I would like every record reproduced exactly, with the pictures left out.

Collected data:
•••••

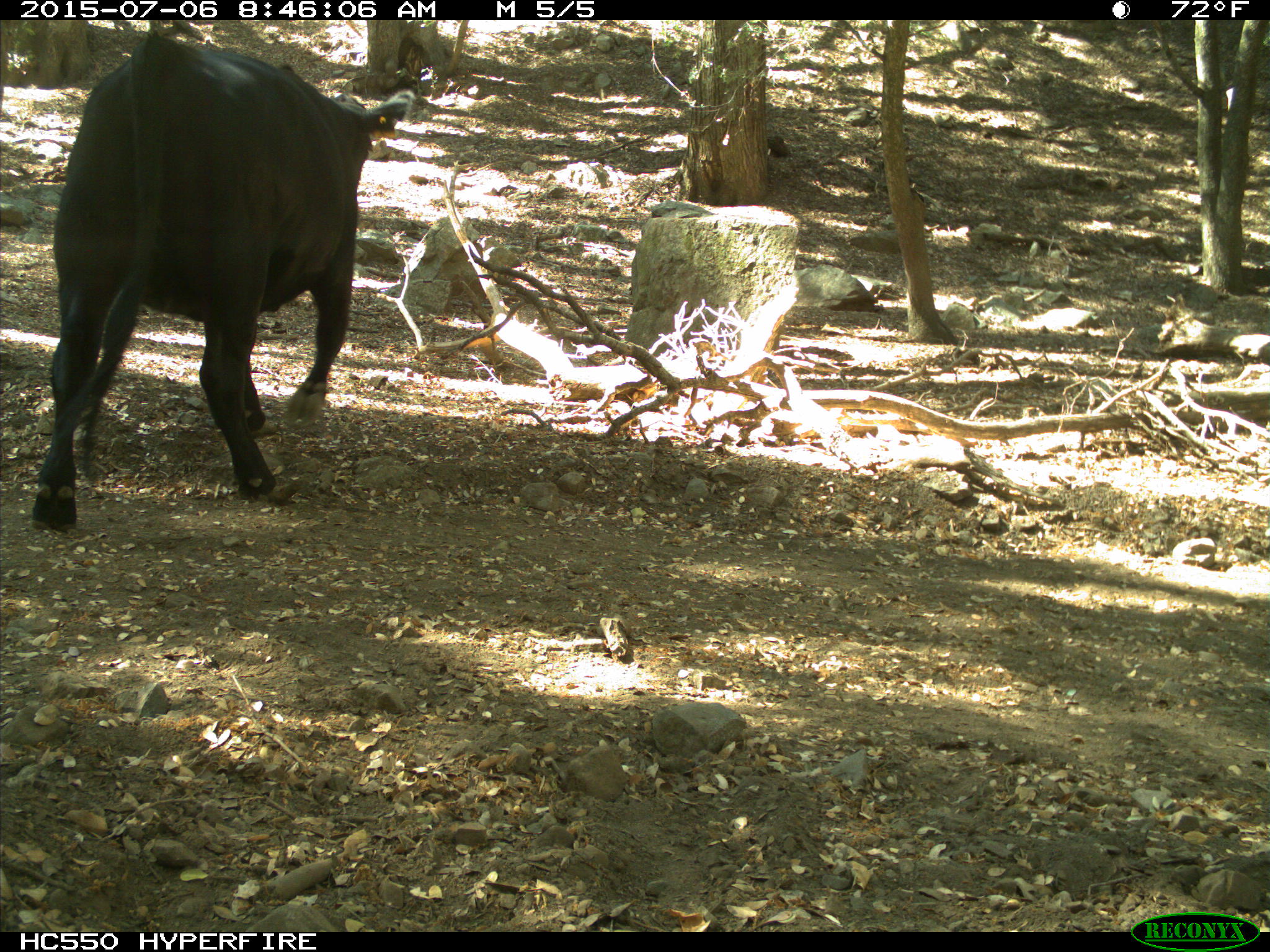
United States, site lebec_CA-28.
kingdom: Animalia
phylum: Chordata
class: Mammalia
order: Artiodactyla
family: Bovidae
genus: Bos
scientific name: Bos taurus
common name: domestic cow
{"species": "Bos taurus (domestic cow)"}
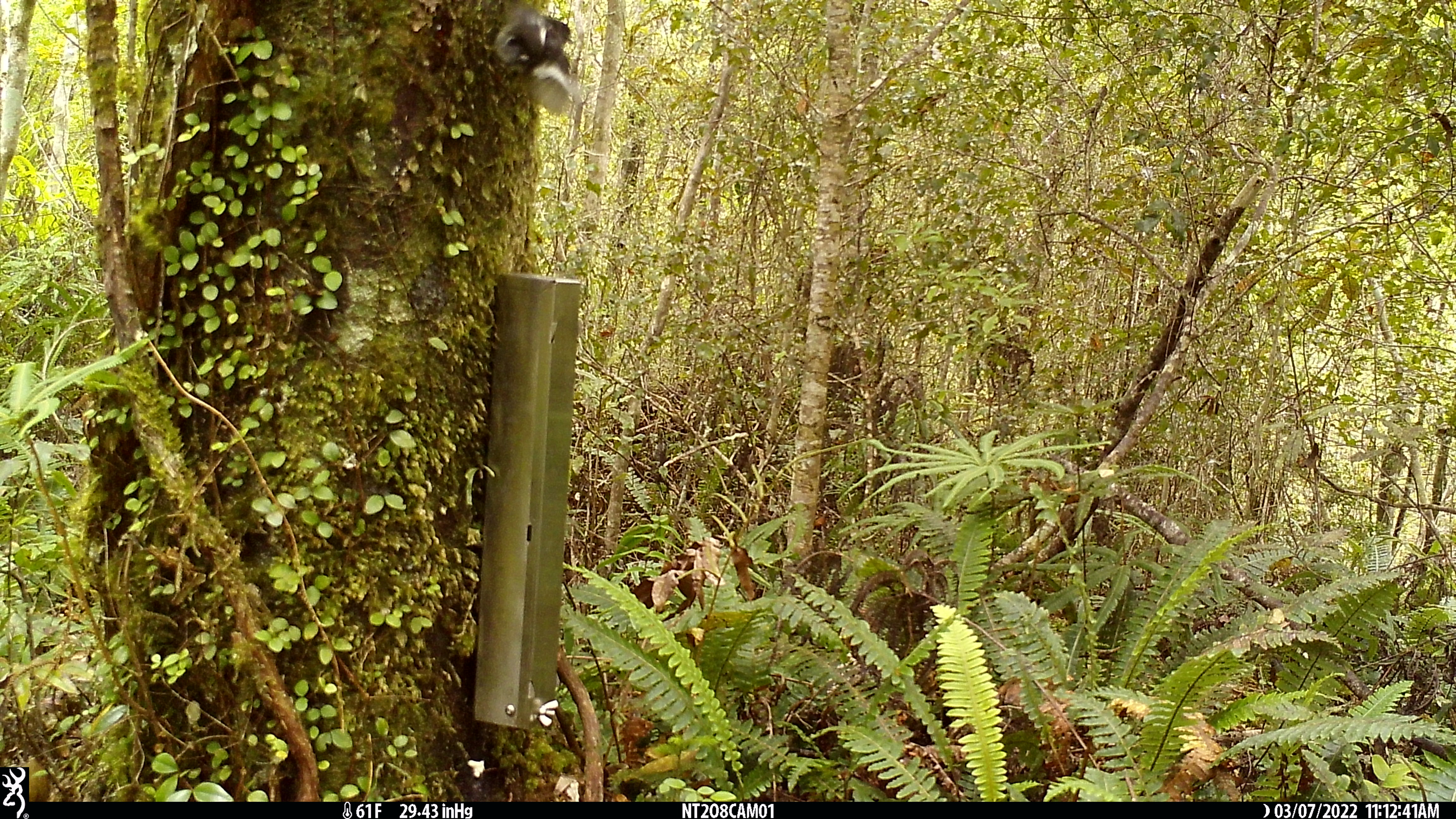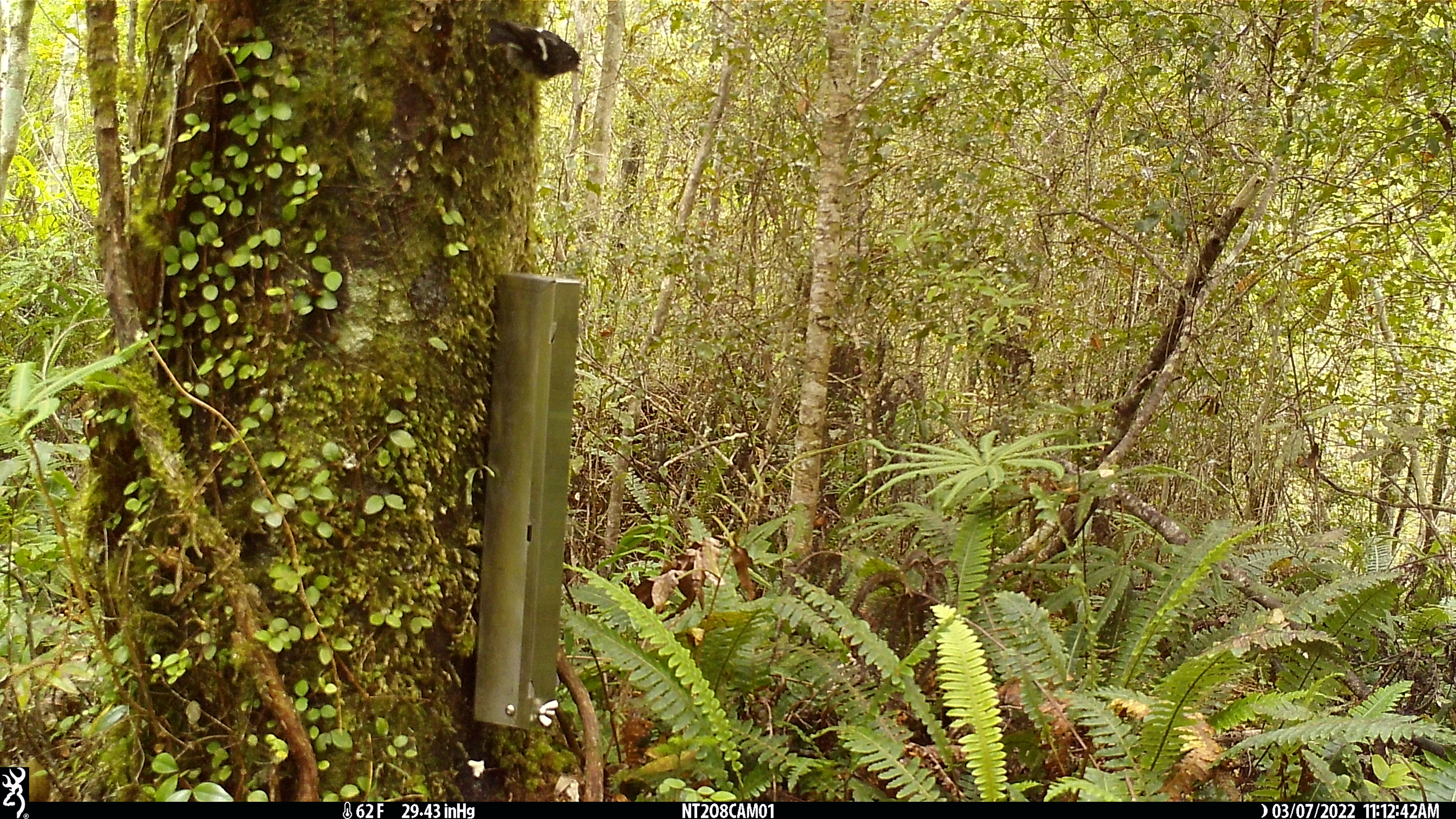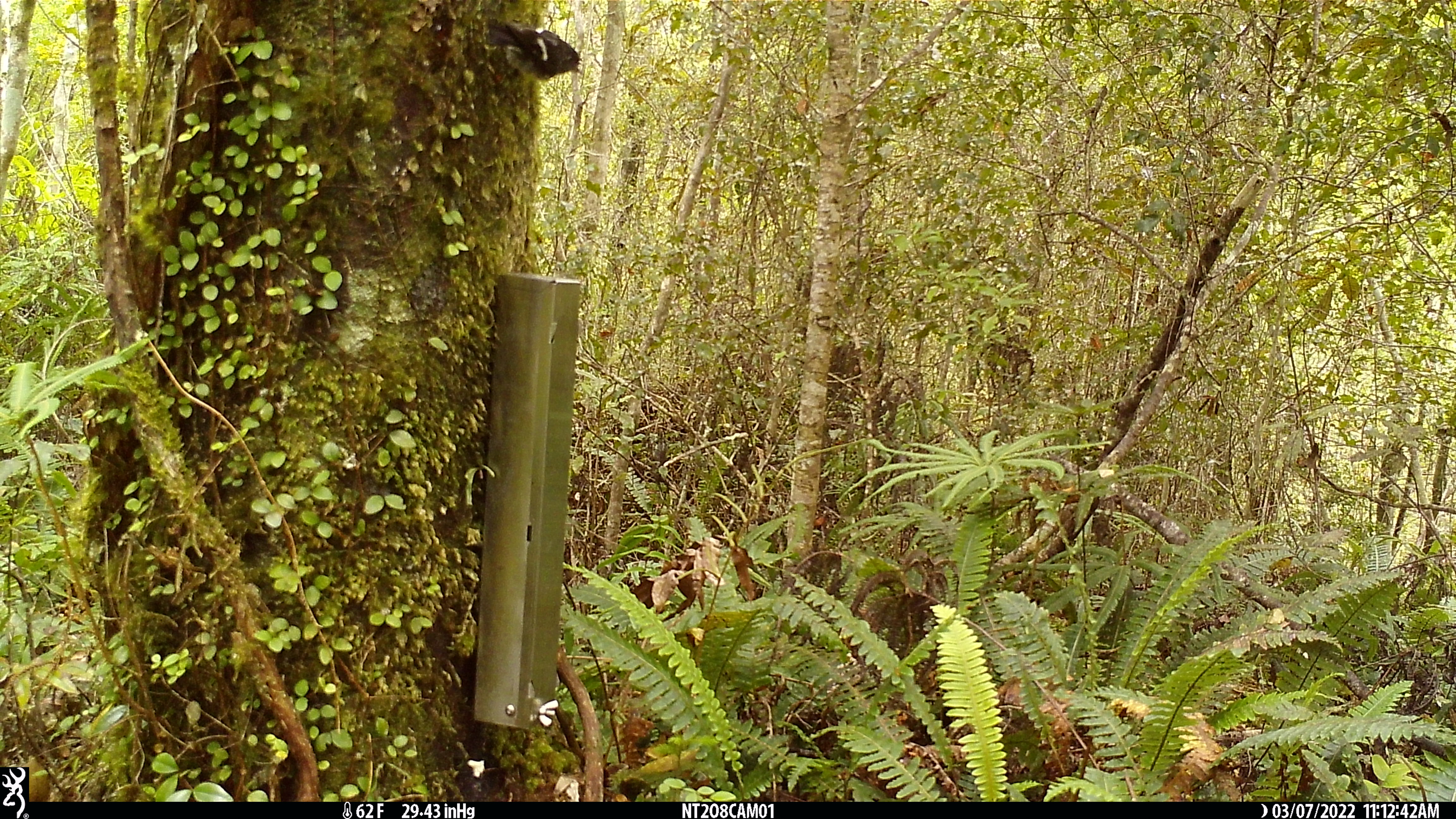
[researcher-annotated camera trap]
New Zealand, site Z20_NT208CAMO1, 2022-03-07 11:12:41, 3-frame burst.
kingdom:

•••••

▸ RESPONSE AREA
United States, site lebec_CA-28.
kingdom: Animalia
phylum: Chordata
class: Mammalia
order: Artiodactyla
family: Bovidae
genus: Bos
scientific name: Bos taurus
common name: domestic cow
{"species": "Bos taurus (domestic cow)"}
[researcher-annotated camera trap]
New Zealand, site Z20_NT208CAMO1, 2022-03-07 11:12:41, 3-frame burst.
kingdom:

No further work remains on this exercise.